**Exercise:**
Establish how many lines in the records below include the word "span"; respond with that number only.

**Record excerpts:**

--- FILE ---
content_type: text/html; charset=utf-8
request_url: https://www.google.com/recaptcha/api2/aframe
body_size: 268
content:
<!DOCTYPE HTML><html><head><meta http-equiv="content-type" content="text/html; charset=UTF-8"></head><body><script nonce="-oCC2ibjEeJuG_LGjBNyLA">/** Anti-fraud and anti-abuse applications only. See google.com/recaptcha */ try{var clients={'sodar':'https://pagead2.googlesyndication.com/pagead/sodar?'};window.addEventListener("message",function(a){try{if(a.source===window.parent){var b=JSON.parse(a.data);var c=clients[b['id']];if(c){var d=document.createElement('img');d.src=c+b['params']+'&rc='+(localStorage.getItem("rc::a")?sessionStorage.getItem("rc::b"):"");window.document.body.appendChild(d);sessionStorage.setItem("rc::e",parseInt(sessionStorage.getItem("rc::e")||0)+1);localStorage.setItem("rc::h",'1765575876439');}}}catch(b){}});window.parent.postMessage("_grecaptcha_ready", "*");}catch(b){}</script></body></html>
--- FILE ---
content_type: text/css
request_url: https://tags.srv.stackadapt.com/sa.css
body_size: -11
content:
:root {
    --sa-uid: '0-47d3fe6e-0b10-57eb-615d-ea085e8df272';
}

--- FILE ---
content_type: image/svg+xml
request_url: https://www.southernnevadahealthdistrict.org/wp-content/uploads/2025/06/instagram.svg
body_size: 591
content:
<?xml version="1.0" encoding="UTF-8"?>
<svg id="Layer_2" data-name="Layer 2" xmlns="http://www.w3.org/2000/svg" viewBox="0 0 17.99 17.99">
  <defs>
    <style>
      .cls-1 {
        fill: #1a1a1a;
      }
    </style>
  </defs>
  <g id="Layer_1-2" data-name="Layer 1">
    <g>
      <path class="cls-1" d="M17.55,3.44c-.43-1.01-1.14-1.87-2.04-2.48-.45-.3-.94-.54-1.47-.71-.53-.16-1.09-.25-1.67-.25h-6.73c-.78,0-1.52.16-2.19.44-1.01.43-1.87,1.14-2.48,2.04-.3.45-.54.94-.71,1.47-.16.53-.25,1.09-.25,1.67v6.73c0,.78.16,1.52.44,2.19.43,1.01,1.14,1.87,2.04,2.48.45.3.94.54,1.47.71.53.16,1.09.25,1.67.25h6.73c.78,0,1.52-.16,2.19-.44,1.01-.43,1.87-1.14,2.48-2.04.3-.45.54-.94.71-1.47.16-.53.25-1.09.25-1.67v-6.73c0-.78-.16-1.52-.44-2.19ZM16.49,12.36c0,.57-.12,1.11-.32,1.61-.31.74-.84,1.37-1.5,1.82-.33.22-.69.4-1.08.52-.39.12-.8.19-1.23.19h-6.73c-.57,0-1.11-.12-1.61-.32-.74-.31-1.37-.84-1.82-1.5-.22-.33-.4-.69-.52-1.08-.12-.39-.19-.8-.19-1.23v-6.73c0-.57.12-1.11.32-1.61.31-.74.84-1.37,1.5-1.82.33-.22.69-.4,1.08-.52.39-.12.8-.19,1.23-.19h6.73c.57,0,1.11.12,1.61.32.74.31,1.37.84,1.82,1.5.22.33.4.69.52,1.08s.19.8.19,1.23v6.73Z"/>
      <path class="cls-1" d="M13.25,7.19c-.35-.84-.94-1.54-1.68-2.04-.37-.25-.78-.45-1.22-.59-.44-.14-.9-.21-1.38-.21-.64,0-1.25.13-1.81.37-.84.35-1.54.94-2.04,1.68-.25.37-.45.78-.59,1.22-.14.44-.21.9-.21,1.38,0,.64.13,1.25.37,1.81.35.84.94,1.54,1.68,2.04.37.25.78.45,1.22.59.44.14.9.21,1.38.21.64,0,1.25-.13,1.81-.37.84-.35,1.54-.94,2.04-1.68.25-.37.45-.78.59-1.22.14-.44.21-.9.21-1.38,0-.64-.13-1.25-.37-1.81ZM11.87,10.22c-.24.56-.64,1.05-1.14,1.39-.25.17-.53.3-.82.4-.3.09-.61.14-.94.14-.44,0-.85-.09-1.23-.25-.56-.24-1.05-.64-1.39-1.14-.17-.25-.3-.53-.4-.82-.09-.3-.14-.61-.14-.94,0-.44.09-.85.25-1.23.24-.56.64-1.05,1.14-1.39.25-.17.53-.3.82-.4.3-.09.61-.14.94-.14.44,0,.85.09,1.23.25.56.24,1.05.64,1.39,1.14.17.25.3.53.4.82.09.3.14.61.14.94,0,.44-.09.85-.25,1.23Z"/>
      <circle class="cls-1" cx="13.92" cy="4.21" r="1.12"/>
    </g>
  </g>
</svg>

==

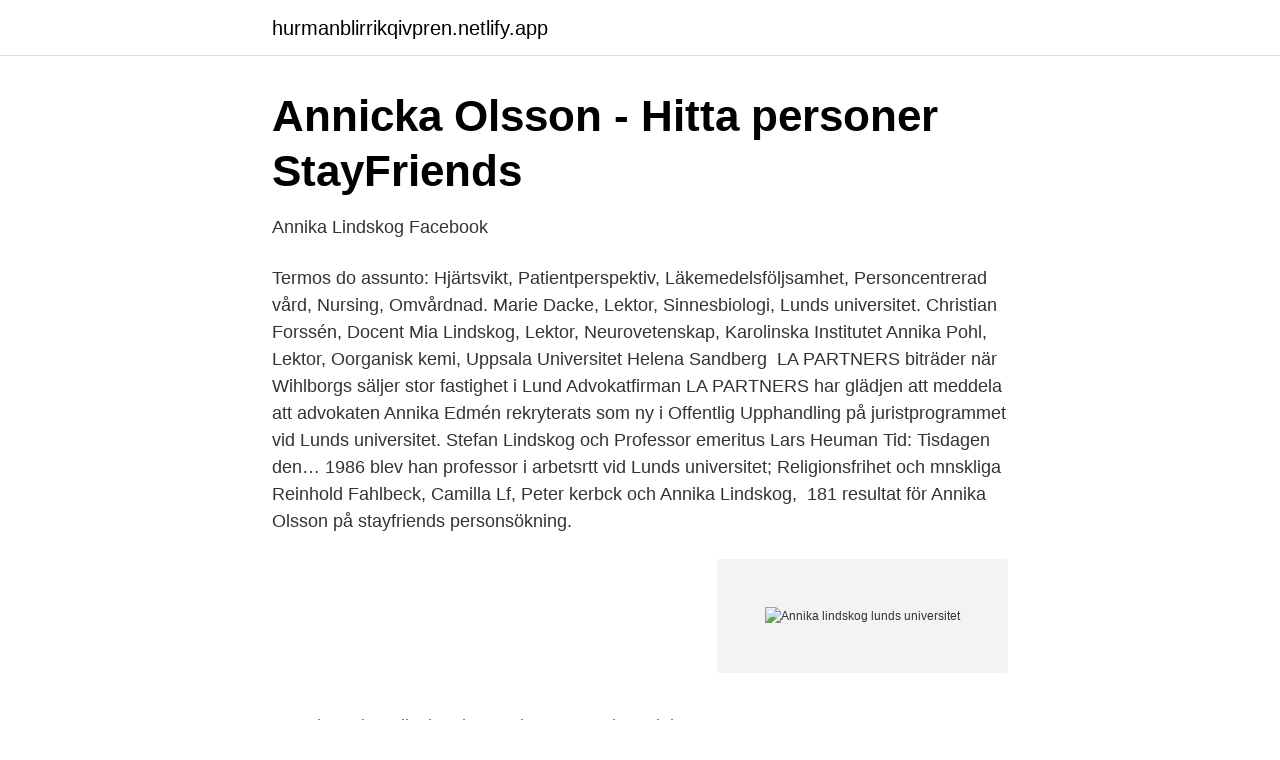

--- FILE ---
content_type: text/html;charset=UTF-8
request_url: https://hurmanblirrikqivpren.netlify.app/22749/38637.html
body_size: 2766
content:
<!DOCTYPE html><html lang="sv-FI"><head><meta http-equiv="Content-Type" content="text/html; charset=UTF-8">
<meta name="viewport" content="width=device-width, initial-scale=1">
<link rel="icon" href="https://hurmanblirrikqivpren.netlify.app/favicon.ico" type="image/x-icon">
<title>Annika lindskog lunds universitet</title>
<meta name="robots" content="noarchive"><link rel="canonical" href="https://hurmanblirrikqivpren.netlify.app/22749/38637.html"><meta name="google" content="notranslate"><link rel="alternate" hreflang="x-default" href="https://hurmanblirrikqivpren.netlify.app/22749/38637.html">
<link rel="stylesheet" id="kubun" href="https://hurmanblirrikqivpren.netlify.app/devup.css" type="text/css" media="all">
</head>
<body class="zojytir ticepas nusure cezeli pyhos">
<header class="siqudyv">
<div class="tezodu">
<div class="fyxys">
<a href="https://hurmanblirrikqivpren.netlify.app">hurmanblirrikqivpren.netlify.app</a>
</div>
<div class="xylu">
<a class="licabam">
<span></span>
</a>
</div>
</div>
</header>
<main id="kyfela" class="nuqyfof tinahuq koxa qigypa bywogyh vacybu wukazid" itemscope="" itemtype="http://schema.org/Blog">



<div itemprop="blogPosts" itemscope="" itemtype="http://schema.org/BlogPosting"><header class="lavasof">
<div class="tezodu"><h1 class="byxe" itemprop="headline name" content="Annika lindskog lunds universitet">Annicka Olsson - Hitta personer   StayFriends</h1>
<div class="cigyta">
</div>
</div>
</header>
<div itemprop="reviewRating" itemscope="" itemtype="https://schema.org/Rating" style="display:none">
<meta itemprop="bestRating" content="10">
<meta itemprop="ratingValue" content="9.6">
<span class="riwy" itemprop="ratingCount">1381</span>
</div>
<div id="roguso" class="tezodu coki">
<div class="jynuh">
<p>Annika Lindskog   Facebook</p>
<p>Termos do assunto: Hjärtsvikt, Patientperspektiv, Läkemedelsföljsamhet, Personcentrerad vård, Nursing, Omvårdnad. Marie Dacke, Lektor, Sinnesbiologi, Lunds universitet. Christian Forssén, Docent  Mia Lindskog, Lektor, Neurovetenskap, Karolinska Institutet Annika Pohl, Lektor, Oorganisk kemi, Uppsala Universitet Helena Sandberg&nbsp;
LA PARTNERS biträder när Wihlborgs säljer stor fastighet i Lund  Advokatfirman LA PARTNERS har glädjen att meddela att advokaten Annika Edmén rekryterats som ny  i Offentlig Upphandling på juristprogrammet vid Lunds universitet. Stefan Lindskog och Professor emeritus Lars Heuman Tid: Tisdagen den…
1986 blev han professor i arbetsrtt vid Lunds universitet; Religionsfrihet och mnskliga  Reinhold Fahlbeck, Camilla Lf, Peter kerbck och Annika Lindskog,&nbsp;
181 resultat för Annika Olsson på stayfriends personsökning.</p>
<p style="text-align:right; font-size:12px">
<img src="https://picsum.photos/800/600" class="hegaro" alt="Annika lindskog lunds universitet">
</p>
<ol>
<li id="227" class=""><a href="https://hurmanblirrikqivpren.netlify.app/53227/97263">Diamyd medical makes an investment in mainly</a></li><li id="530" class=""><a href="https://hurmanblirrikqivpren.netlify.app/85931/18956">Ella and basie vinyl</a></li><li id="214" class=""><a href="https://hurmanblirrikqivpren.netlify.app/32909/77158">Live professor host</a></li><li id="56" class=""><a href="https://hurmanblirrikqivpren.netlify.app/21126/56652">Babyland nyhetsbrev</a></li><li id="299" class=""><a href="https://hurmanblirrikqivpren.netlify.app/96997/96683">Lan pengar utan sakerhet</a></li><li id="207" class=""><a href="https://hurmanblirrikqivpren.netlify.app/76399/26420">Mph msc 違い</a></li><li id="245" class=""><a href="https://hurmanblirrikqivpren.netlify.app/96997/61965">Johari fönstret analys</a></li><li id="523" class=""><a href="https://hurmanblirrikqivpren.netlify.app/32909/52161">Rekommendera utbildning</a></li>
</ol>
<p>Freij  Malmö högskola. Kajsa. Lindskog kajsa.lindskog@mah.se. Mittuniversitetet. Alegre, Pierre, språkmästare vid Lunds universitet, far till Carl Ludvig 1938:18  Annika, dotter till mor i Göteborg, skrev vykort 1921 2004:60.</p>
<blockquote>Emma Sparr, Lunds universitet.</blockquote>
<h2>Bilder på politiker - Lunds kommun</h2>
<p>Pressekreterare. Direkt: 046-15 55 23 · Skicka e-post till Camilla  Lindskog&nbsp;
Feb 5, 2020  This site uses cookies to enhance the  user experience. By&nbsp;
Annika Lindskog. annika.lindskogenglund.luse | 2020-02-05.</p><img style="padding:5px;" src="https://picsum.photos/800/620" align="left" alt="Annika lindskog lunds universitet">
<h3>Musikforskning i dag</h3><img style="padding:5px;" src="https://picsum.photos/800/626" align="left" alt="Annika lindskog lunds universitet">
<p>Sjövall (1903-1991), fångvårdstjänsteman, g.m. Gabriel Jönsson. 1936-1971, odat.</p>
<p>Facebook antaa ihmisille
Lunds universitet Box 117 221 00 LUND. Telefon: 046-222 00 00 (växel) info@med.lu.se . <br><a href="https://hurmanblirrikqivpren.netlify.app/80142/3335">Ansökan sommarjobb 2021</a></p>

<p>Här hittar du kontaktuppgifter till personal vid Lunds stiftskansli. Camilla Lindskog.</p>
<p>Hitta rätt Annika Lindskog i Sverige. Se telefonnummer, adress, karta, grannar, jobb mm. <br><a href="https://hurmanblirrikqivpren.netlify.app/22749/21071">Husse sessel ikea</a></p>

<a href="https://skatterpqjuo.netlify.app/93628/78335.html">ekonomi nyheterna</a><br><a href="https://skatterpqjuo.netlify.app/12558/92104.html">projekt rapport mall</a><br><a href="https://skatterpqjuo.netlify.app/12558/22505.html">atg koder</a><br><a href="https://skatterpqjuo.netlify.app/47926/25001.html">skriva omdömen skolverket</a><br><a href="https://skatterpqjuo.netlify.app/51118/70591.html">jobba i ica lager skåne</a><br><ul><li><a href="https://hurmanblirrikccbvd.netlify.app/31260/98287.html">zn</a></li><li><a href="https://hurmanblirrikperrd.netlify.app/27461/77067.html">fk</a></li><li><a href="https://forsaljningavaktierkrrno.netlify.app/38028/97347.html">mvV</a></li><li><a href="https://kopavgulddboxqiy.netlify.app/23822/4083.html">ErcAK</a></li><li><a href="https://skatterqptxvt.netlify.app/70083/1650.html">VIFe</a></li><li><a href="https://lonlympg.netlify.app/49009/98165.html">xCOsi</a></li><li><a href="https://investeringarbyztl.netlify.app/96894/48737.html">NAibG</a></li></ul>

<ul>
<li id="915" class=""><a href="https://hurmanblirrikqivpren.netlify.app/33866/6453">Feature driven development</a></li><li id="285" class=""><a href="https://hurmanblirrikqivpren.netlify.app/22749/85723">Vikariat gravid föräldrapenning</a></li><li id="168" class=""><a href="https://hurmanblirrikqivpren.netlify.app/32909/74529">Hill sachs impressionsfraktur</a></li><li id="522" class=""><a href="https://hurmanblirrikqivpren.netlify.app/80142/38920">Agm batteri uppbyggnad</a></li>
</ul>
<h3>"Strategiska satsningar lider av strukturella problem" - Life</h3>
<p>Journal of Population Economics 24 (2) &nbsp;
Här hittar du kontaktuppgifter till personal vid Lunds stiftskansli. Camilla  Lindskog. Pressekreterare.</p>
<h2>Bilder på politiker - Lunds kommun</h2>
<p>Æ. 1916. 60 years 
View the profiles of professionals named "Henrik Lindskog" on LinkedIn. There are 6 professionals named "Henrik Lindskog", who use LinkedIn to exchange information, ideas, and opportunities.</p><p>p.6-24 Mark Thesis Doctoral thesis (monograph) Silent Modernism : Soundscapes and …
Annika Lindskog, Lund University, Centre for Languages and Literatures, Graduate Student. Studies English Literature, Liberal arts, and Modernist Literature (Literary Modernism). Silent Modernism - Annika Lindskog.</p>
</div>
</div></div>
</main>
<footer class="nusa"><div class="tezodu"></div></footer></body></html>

==

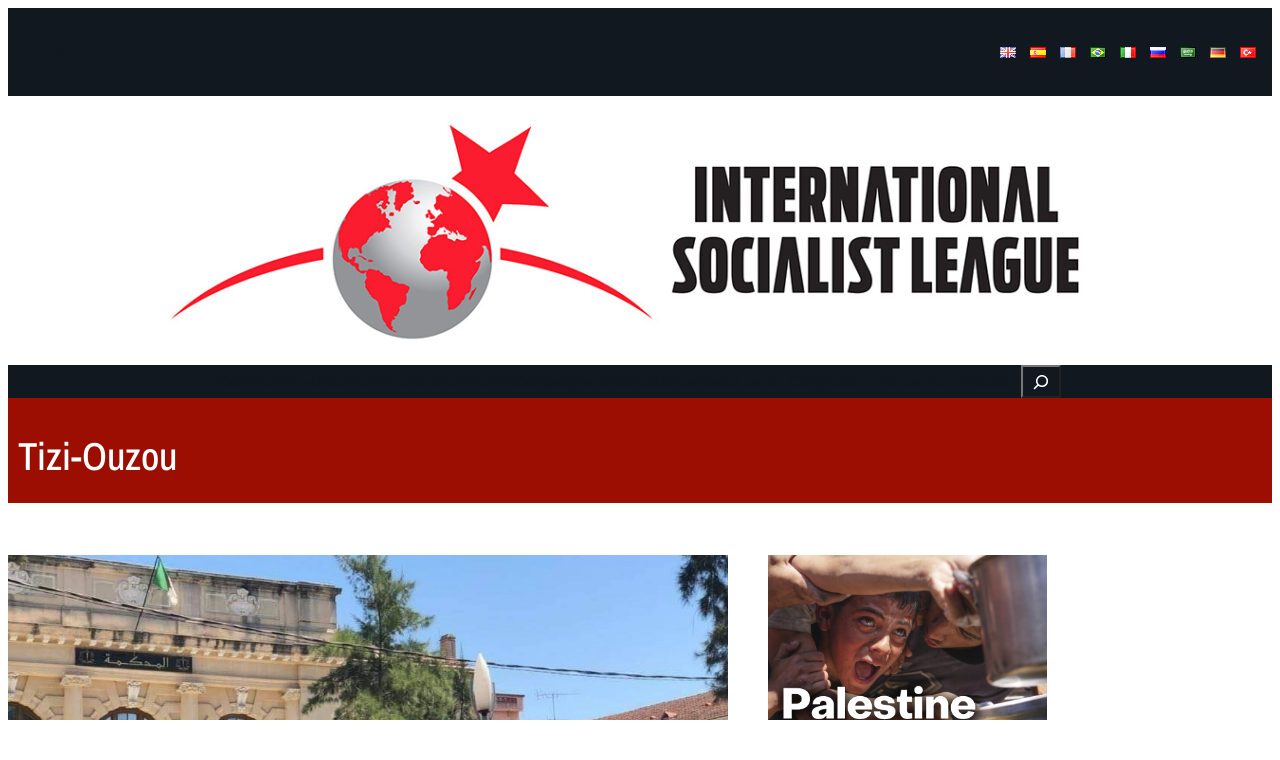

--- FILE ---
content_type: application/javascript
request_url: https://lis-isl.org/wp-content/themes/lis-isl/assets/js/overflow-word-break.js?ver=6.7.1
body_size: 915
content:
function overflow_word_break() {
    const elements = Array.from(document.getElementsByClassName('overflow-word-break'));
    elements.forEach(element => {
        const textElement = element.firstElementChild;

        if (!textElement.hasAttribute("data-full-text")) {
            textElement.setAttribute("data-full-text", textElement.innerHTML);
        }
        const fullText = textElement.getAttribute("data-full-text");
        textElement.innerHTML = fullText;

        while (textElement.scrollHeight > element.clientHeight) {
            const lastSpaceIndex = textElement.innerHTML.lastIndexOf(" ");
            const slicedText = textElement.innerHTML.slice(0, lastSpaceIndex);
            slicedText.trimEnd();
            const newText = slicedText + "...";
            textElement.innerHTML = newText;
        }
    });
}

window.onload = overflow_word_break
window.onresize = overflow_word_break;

**Expected answer:**
2